Summary
A federal judge on Thursday ordered the Trump administration to arrange for some Venezuelans deported to the notorious CECOT prison in El Salvador to return to the United States at the government’s expense so they can challenge their removals, according to a court ruling described by the Associated Press.
U.S. District Judge James Boasberg, in Washington, criticized the White House’s response to his earlier order that required the government to submit a plan giving the men a chance to contest their deportations.
Boasberg said the government’s efforts effectively told the court to disregard the process it had ordered, writing that the responses “essentially told the Court to pound sand.” The judge, a judge appointed to the federal bench by President Barack Obama, has clashed with the administration over the deportations.
The ruling set terms for men who are no longer in Venezuela. Boasberg said U.S. officials must provide the men in third countries who want to fly back to the United States with a boarding letter, and that the government must cover their airfare. He added that the men would be detained upon return.
Boasberg also addressed legal options for the men who remain in Venezuela. He ruled they and other deportees can file new legal documents arguing that the presidential proclamation under which they were deported improperly invoked the 18th century Alien Enemies Act, and they can challenge their designation as members of the Tren de Aragua gang.
The judge said he could decide later whether to require hearings and how to conduct them, but he wrote that it was “up to the government to ‘remedy the wrong that it perpetrated here and to provide a means for doing so.’” He said a contrary approach would allow officials to remove people from the United States without a process and then deny them any right to return for a hearing from abroad.
The deportations began in March after Trump invoked the Alien Enemies Act, sending Venezuelan migrants accused of gang ties to CECOT. The Associated Press reported that in March, Trump officials flew the Venezuelan men to the prison despite a verbal order from Boasberg for the aircraft to turn around, which led Boasberg to start a contempt investigation; an appeals court later paused that dispute.

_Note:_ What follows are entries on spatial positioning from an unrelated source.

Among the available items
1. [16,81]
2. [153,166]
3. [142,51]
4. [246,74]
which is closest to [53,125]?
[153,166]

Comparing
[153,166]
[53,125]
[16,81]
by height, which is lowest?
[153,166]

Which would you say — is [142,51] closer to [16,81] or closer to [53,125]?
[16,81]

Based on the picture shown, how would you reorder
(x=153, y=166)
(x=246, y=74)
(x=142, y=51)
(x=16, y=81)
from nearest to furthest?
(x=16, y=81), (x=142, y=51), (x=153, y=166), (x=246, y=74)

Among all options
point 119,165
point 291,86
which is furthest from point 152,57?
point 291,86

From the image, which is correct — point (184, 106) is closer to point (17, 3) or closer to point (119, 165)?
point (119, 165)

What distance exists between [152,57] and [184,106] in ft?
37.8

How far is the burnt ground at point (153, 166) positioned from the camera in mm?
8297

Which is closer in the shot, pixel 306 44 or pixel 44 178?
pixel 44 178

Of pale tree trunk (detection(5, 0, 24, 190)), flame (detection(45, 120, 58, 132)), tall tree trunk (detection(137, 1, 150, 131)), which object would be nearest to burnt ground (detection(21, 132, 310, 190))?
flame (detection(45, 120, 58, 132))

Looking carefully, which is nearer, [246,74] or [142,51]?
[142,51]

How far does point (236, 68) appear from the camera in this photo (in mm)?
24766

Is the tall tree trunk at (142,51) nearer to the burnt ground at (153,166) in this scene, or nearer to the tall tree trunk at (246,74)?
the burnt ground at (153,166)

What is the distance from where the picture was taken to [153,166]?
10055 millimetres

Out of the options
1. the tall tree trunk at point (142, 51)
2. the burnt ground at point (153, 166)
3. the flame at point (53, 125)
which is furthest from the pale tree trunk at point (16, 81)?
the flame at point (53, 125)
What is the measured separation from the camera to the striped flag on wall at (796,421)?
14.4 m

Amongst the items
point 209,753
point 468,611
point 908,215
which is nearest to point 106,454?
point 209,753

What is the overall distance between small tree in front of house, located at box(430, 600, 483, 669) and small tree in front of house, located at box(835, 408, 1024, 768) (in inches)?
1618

The Associated Press said that the 137 men were later returned to Venezuela in a prisoner exchange brokered by the United States. Lee Gelernt, an attorney for the plaintiffs in the United States, told a court hearing on Monday that plaintiffs’ attorneys were in touch with a handful of the men who had managed to leave Venezuela and were now in a third country, and that those men were interested in clearing their names.
In a statement responding to Boasberg’s Thursday ruling, White House spokesperson Abigail Jackson said it was “an absurd, unlawful ruling from a far-left judicial activist trying to undermine the President’s lawful authority to carry about deportations.” She said Americans had elected President Trump on his promise to deport criminal illegal aliens and that Boasberg had “no right to stop the will of the American people,” adding that the decision would not be final.
Gelernt said in a statement on Thursday that Boasberg had “begun the process of giving these men their right to challenge their removal,” and he said the government did not dispute the men were denied due process but still had not been willing to do what he described as the right thing without a court order.